[What is needed] Copy out all of the data below line for line, with no changes.

Begin Extracted records

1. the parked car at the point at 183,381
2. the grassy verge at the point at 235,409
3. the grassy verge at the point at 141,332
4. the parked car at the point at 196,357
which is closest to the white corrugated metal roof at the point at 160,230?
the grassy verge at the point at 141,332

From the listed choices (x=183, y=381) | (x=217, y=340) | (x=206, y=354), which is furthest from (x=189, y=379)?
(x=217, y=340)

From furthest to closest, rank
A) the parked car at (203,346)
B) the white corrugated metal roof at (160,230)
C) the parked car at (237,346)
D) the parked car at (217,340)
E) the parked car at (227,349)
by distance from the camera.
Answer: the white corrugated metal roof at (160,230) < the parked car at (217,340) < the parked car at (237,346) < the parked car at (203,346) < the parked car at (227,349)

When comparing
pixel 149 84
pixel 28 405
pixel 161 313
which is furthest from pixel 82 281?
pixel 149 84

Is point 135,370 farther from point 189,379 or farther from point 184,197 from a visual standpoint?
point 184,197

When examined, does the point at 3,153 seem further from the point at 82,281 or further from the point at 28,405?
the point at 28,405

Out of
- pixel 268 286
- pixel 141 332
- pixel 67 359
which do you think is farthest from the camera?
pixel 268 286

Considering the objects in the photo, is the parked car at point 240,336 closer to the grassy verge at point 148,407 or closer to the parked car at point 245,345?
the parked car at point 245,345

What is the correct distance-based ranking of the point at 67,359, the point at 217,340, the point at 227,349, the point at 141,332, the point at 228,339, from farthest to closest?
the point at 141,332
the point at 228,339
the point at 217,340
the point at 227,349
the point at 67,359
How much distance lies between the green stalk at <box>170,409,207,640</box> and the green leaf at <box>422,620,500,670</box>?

End Extracted records

[Answer below]
1. the parked car at the point at 183,381
2. the grassy verge at the point at 235,409
3. the grassy verge at the point at 141,332
4. the parked car at the point at 196,357
which is closest to the white corrugated metal roof at the point at 160,230?
the grassy verge at the point at 141,332

From the listed choices (x=183, y=381) | (x=217, y=340) | (x=206, y=354), which is furthest from (x=189, y=379)?
(x=217, y=340)

From furthest to closest, rank
A) the parked car at (203,346)
B) the white corrugated metal roof at (160,230)
C) the parked car at (237,346)
D) the parked car at (217,340)
E) the parked car at (227,349)
by distance from the camera.
Answer: the white corrugated metal roof at (160,230) < the parked car at (217,340) < the parked car at (237,346) < the parked car at (203,346) < the parked car at (227,349)

When comparing
pixel 149 84
pixel 28 405
pixel 161 313
which is furthest from pixel 82 281?
pixel 149 84

Is point 135,370 farther from point 189,379 or farther from point 184,197 from a visual standpoint?
point 184,197

When examined, does the point at 3,153 seem further from the point at 82,281 or further from the point at 28,405?
the point at 28,405

Out of
- pixel 268 286
- pixel 141 332
- pixel 67 359
which do you think is farthest from the camera?
pixel 268 286

Considering the objects in the photo, is the parked car at point 240,336 closer to the grassy verge at point 148,407 or closer to the parked car at point 245,345?
the parked car at point 245,345

What is the correct distance-based ranking of the point at 67,359, the point at 217,340, the point at 227,349, the point at 141,332, the point at 228,339, from farthest to closest?
the point at 141,332
the point at 228,339
the point at 217,340
the point at 227,349
the point at 67,359
How much distance lies between the green stalk at <box>170,409,207,640</box> and the green leaf at <box>422,620,500,670</box>?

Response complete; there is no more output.